La transizione dalla fase adolescenziale al college è uno dei riti di passaggio più complicati e significativi di sempre nella storia di ogni famiglia ma per i genitori statunitensi rappresenta una vera e propria rivoluzione, in negativo: improvvisamente si trovano a fare i conti con uno strano e spiacevole senso di vuoto, meglio noto come empty nest.
Letteralmente significa “nido vuoto” e non a caso allude alla mancanza, quasi improvvisa anche se a lungo covata, di un membro della famiglia: ogni giovane studente desideroso di iscriversi all’università ad un certo punto deve salutare quel cantuccio caldo e rassicurante in cui è cresciuto, in nome della ricerca della propria indipendenza.
Se dal versante figlio/a si tratta di uno slancio in avanti, un catapultarsi verso prospettive future nel tentativo di costruire il proprio avvenire, ecco che dalla parte dei genitori la separazione è meno piacevole: un cambio radicale delle abitudini, la revisione immediata degli spazi ed degli orari, il riequilibrio dell’asseto familiare e, soprattutto, una profonda sensazione di smarrimento non sono che alcuni dei sintomi manifestati da taluni; in certi casi, la situazione è talmente acuta da richiedere l’intervento di un sostengo esterno.

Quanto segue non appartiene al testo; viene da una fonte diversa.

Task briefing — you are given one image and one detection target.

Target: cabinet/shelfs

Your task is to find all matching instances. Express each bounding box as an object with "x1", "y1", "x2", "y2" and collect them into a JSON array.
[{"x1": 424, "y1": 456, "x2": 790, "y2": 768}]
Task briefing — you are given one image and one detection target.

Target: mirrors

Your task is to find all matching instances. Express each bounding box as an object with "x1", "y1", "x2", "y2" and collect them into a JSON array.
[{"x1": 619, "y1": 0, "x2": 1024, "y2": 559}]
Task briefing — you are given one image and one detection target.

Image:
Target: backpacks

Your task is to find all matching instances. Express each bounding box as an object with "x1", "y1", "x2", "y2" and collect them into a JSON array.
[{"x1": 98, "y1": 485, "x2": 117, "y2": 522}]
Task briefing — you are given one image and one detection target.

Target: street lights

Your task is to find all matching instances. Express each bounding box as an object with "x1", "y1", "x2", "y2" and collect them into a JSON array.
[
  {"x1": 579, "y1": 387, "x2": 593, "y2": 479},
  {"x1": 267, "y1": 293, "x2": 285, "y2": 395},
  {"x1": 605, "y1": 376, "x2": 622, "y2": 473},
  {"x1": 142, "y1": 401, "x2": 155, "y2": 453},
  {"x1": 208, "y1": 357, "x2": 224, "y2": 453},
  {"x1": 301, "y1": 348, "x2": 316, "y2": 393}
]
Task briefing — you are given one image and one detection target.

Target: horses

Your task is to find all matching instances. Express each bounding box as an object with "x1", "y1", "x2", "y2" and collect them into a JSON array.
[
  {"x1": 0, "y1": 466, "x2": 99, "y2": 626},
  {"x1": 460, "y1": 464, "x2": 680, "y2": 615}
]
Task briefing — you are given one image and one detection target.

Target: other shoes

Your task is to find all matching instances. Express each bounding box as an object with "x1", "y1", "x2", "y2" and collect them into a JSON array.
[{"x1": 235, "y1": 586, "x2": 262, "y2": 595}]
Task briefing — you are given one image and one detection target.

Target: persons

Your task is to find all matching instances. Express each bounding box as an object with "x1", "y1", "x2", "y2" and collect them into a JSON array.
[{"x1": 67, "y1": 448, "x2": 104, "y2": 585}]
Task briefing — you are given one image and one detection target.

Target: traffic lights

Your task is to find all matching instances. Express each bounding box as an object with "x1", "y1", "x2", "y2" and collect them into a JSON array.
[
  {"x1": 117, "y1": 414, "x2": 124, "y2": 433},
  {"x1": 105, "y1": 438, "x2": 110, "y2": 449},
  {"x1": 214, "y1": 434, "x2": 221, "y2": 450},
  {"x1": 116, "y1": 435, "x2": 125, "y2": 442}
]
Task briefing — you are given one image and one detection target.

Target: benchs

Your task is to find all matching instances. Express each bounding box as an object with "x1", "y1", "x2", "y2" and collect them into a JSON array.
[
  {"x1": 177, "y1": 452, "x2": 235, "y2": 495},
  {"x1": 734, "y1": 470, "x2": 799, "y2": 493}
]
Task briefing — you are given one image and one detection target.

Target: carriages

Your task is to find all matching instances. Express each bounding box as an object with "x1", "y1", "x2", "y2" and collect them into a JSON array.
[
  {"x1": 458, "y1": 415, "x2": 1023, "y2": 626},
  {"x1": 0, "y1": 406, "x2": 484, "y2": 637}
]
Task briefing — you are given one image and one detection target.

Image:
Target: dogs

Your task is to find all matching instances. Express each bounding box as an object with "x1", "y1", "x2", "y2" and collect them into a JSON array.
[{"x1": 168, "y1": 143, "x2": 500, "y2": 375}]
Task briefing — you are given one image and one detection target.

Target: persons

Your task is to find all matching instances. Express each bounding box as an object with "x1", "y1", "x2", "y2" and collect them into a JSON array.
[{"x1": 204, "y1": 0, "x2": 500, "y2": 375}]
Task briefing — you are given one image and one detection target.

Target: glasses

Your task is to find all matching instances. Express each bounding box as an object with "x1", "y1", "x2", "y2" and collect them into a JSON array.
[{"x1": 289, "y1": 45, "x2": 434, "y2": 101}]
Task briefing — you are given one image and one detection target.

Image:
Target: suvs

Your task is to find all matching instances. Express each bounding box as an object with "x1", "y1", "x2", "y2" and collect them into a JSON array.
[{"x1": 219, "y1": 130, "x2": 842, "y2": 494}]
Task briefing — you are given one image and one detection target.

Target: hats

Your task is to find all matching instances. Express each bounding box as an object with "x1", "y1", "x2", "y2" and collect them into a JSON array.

Di un empty nest coach, per l’esattezza.
Negli Stati Uniti l’idea di affidarsi alle mani esperte di una persona competente e disposta ad accompagnare adulti feriti dalla “perdita” della prole in una nuova fase è infatti sempre più in voga. Senza tale ausilio, alcune situazioni familiari sembrano addirittura vacillare, come in preda ad una crisi identitaria proprio perché fino a quel momento molti adulti hanno vissuto in funzione dei propri figli e della loro crescita e, di un tratto, viene chiesto loro di resettare ogni conoscenza ed esperienza sino ad allora collezionata in nome di un passaggio che si presenta come tutto tranne che lineare.
Il punto è che il cambiamento non investe solo i giovani neouniversitari ma ricade anche sull’ambiente che li ha sostenuti fino ad allora, ed i coach lo sanno perfettamente: James Ramsden, impegnato nel seguire vari clienti da remoto nonché autore del canale TikTok “The Empty Nest Coach”, descrive questo fenomeno alla stregua di “essere licenziati da un lavoro avuto per 18 anni”.
Più i familiari sono implicati nella vita dei figli, più la separazione è stressante. Ogni legame, tuttavia, porta con sé la propria storia e di conseguenza deve sviluppare un modo unico ed autonomo nel gestire il dolore relativo a tale esperienza. La coach Natalie Caine rivela di essersi imbattuta in varie persone che le hanno domandato con assoluta incredulità “Anche gli altri genitori si sentono così?”, come se quella condizione fosse un’incomprensibile “punizione” di epica portata. Ma bisogna soffrire, o meglio, si deve passare attraverso un percorso arduo per arrivare ad una sentita riconciliazione con se stessi. I coach entrano dunque in gioco in questo determinato istante: quando ad una prospettiva di smarrimento, subentra invece l’identificazione di una via.
Gruppi di auto aiuto, podcast, la frequentazione di corsi, viaggiare e perfino le chiamate terapeutiche su Zoom sono un ottimo punto di partenza al costo di 100$-250$ l’ora.
Non tutte le storie però sono demarcate da questa sorta di dipendenza e passività nei confronti degli empty nest coach: Christine Oakfield, residente appena fuori Philadelphia, si è vista volare via la figlia in Virginia e ha dovuto in un primo momento ricorrere a gruppi di aiuto, alla lettura di blog che trattavano il tema in questione, fino all’ascolto di podcast. Questi ultimi si sono tuttavia rivelati la strategia ideale per favorire il suo processo di guarigione e sono stati anche l’inizio di un’intuizione geniale: “Perché non farne uno anch’io?”, si è detta. E così ha aperto “Your Empty Nest Coach” raggiungendo oltre 125,000 downloads.
Oggi Oakfield riceve migliaia di email ogni giorno da parte di persone grate di avere il suo supporto da remoto.